In fact, as I said already, there's a relatively hollow gesture in terms of casual conversion and there's an extension of the flexible work directions, which will just enable more of that flexibility. 'Flexibility' is the euphemism for insecurity. Flexibility means that workers have fewer rights, less security, less certainty and an inability to assert their own rights and interests. What does that flow through to? Lower wages; stagnant wages at best and falling real wages at worst. That's what's happened over the last eight years.

The government said that we needed flexible work directions at the beginning of the pandemic so that JobKeeper could operate. Labor was prepared to be constructive about that because it made a certain amount of sense. Then, as the economy improved to some degree and some entities came off JobKeeper, we were told that we needed to extend those flexible work directions to enable those entities which were transitioning from JobKeeper. We gave that some consideration and there was probably a bit of an argument for that. But what does this bill do? This bill takes those flexible work directions and extends them to every entity, even to entities which never needed JobKeeper—entities like Harvey Norman, which have seen their profits go up 160 per cent. They're now getting the benefit of flexible work directions. What do those flexible work directions enable? They enable employers to treat employees in a high-handed way which undermines their security and undermines their ability to be paid properly.

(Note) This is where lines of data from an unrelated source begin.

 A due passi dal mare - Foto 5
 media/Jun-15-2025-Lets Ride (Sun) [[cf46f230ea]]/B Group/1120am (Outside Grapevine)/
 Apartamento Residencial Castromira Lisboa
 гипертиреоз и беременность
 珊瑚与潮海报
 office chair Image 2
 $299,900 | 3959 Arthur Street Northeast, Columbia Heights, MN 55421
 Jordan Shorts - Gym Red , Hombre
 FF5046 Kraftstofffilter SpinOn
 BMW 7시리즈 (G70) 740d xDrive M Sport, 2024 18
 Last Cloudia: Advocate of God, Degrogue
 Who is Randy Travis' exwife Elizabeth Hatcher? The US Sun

What else does the bill do? The bill undermines the role of unions. Unions will no longer be able to assist the Fair Work Commission in scrutinising non-union agreements that fall short of national standards. Why would you do that unless you have a philosophical and deep-seated antipathy towards unions? It means, in turn, that you don't understand the fundamental power imbalance between an individual employee and an employer. If people on that side of the House can't hold on to that in modern Australia, where have we come to?

It's the bedrock of our egalitarian way of life to recognise that an employee, by themselves, is in no position to have their interests respected and the value of their work properly reflected in an agreement that is negotiated between parties of starkly unequal power. That's what collective bargaining is all about, yet this government runs it down at every turn.

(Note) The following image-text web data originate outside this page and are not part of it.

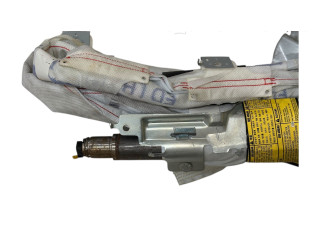 Боковая подушка безопасности 605287400   KIA Ceed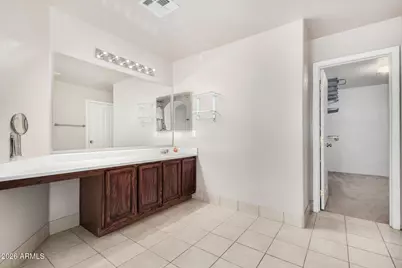 6962 W Glenn Drive, Glendale, AZ 85303 - Photo 23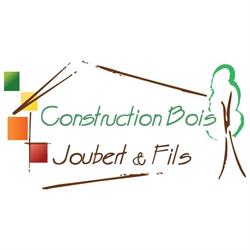CONSTRUCTION BOIS JOUBERT & FILS, Job - Horaires d'ouverture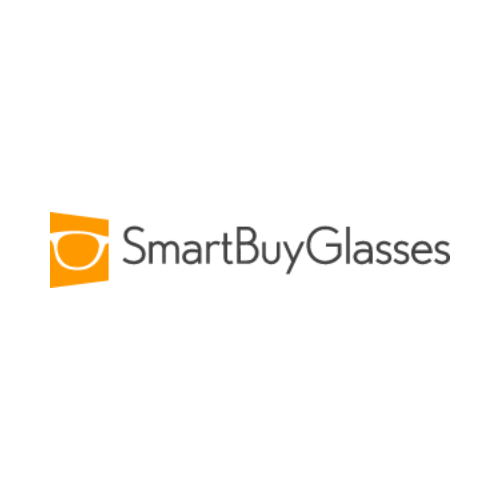 Smart Buy Glasses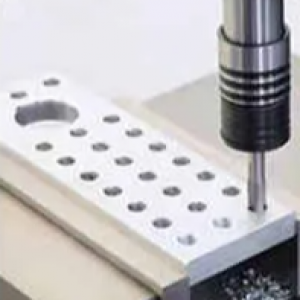 压铆机佛山批发手动攻牙不安全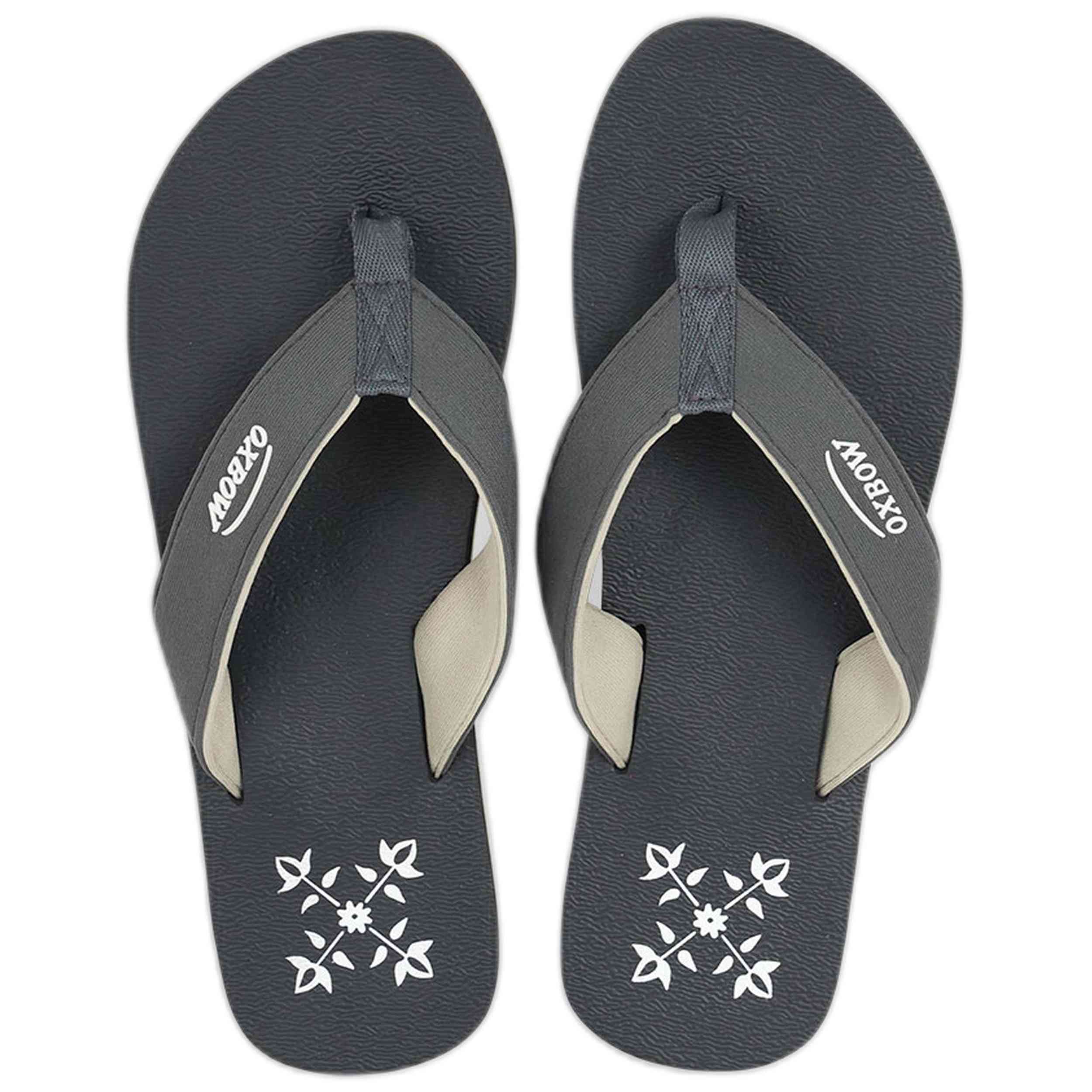 Imagen del producto con referencia OXS-918172-NOIR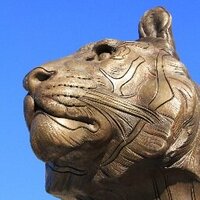 Omaha Campus (@doaneomaha) 's Twitter Profile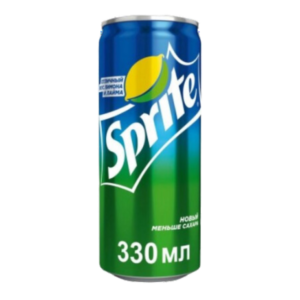 sprite-banka
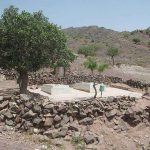 مزار پیر یاهو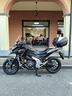 honda-nc-750-x-dtc-urban-tua-a-3799-operazione-50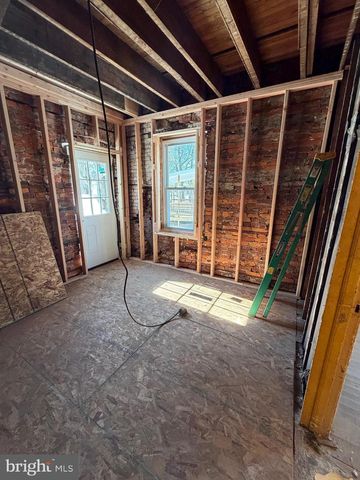 116 BARTRAM AVE, Lansdowne, PA 19050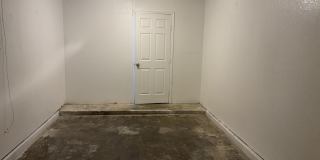 2726 E Colgate Street Gallery 17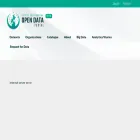 opendata.kp.gov.pk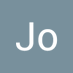 Jo Ledger (@joledger13) Twitter profile photo Jo Ledger (@joledger13) Twitter profile photo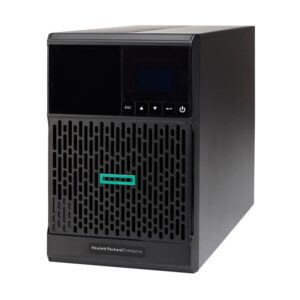 HPE T1500 G5 INTL Tower UPS - Q1F52A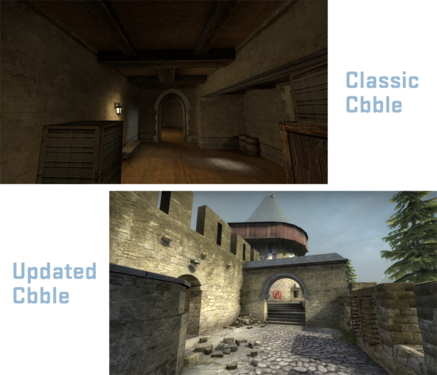 de_cbble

We can't accept this bill, because it's essentially using the circumstances of the pandemic to turn the wheel further away from those who have the least. That is unconscionable. It is unconscionable, especially at a time when we're trying to recover from a pandemic, that the government does a whole series of things that make life harder for casual employees, for the unions that represent them and for certain part-time employees. All of these things will only exacerbate what has been the record of this government: stagnant wages at a time of rising profits and high productivity. Wages, as a share of the national income, are at a 61-year low. It's not just bad for Australians, particularly disadvantaged Australians and families; it's bad for the economy as a whole. That's the self-defeating part of the let-the-market-rip, law-of-the-jungle, free-market-madness-run-wild approach. Our economy depends on consumption. It depends on people working hard, earning the just rewards of their labour and then having the confidence to participate in the economy. That doesn't happen when people are freaked out about losing their job and about seeing their economic position grow worse day by day, month by month, year by year. That's what this government is delivering for workers, for households and for our economy as a whole.